-- Listed entries follows --
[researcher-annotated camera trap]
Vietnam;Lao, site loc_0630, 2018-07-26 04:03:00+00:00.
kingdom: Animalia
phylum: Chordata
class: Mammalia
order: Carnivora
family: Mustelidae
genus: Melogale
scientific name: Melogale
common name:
-- Listed entries concluded --
*Problem requirements*.
Retype only the lines running from the line with "phylum: Chordata" to the end of the listing, including both of those lines.

*Written response*.
phylum: Chordata
class: Mammalia
order: Carnivora
family: Mustelidae
genus: Melogale
scientific name: Melogale
common name:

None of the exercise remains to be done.